I could be wrong, but I believe only the grain-free varieties of Acana are available in the United States.

I feed a mixture of raw and Acana Pacifica to Tiger. He does well on the Acana. Millie ate Acana Pacifica before I switched her to prey model raw. She also did excellent on it.


----------



## whitepoodles

Chocolate millie/ Bura4:
You are not wrong, Acana (Pacifica grain free fish based) is made in Canada and also available in the U.S. although I am not sure that every store carries this brand in the U.S. you will have to get in contact with the Acana rep and ask them where it is available or just google on line .

Pet Food Warehouse chain stores do carry it and it can be purchased at their stores, I have no idea if the PFWH stores are in every state in the U.S. though.

I just could not believe when I got a lower quote $$ from the U.S. store by comparrison to the Can. store selling the Acana, since it is a Can. made food I was shocked to find out that in the U.S. they ask for it less than in Canada.. really bizare but true.

The raw I give to supplement some of my dogs if they are on the lower weight scale is Satin Balls, so the raw and kibble mixture is there but I never feed raw with kibble at the same time as the dog's system digests raw differently than it would digest kibble, so I give kibble during the day and raw at night.
Hope this helps.


----------



## bura4

Ok, thanks for replies, I will go for Acana Pacifica then. I live in Poland so the other brands you mentionned are not available here.


----------



## bura4

I got a small bag of Acana Pacifica at the show and also a tiny one of Acana Ranchlands and Pacifica is much more of a hit with Igor!! We will stick to it then!


----------



## whitepoodles

bura4 said:


> I got a small bag of Acana Pacifica at the show and also a tiny one of Acana Ranchlands and Pacifica is much more of a hit with Igor!! We will stick to it then!


Excellent choice !

Both of my dogs, Cole and Lola are Hips (OFA) Excellent and have been only on Acana Pacifica and home cooked food (at times) raw (only the Satin Balls for treats).
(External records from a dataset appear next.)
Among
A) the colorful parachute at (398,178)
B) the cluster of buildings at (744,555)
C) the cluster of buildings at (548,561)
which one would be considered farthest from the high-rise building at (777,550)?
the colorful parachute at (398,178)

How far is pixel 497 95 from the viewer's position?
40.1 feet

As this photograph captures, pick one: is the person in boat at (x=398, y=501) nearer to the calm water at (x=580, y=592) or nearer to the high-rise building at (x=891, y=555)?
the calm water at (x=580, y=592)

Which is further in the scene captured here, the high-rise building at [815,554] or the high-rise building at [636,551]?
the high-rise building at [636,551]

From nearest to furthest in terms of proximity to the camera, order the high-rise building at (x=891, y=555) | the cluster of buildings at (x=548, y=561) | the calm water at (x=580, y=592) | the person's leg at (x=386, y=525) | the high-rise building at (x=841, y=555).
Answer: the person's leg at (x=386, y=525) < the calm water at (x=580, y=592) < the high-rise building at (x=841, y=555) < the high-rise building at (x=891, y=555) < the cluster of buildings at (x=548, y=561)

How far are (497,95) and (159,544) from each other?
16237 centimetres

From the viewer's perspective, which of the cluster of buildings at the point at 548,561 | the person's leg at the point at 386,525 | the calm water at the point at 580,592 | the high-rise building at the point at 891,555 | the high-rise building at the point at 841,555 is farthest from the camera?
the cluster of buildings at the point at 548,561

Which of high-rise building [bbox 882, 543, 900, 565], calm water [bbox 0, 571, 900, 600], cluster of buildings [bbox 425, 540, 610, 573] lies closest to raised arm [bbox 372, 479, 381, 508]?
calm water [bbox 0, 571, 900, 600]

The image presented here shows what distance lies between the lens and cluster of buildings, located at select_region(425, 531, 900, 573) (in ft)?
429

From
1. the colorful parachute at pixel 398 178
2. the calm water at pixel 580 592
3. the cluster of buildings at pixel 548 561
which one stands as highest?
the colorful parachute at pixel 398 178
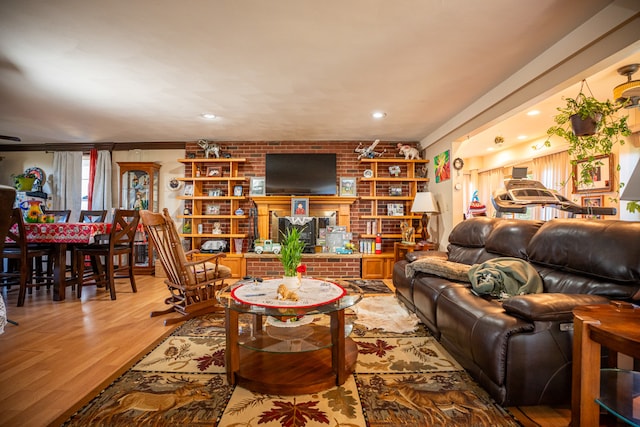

Acana Pacifica has 32% protein and is much safer to feed than the very high protein Orijen. Acana is also grain free so you are in good hands.

Good luck.


----------



## Bronson Bear

whitepoodles said:


> Shellbeme:
> 
> Origen is way too high in protein.
> When you have show dogs and coat to upkeep it is well known that foods very high in protein will fry the coat and may cause skeletal deformity in young puppies if fed a very high protein diet.
> Most dogs cant assimilate such a high protein level unless they are a working dog, doing show circuit specialing or mushing or are dogs out in the north living an outdoor life where protein levels are mandatory in order to maintain them healthy.
> Our poodles are not working dogs and if they are they are not as hard worked as some breeds or the nordic breeds who mush or live outdoors. They are basic home pets etc.
> 
> Too high a protein is well known to cause some deformities and growing pain in many large breed puppies.
> 
> Acana was smart in devising a food that is not too high and not low in protein which is geared for the show dog and pet that has moderate activity level and also took into consideration that too much protein will actually not benefit the dog rather cause more harm especially in the large breed and non working dogs.
> 
> Given we have a breed that its coat is very important to thier show careers and basically having sensitive stomachs and are finiky eaters by nature, I feel that Acana and other medium protein level good dog foods came about.
> 
> I see more and more people leaving Orijen and moving on to lower protein level kibble because it does tend to make stools runny, as some dogs find it very hard to digest such a huge amount of protein.
> Then again to each his own. Some swear by orijen, some dont. Whatever works best for your dog is what one should use.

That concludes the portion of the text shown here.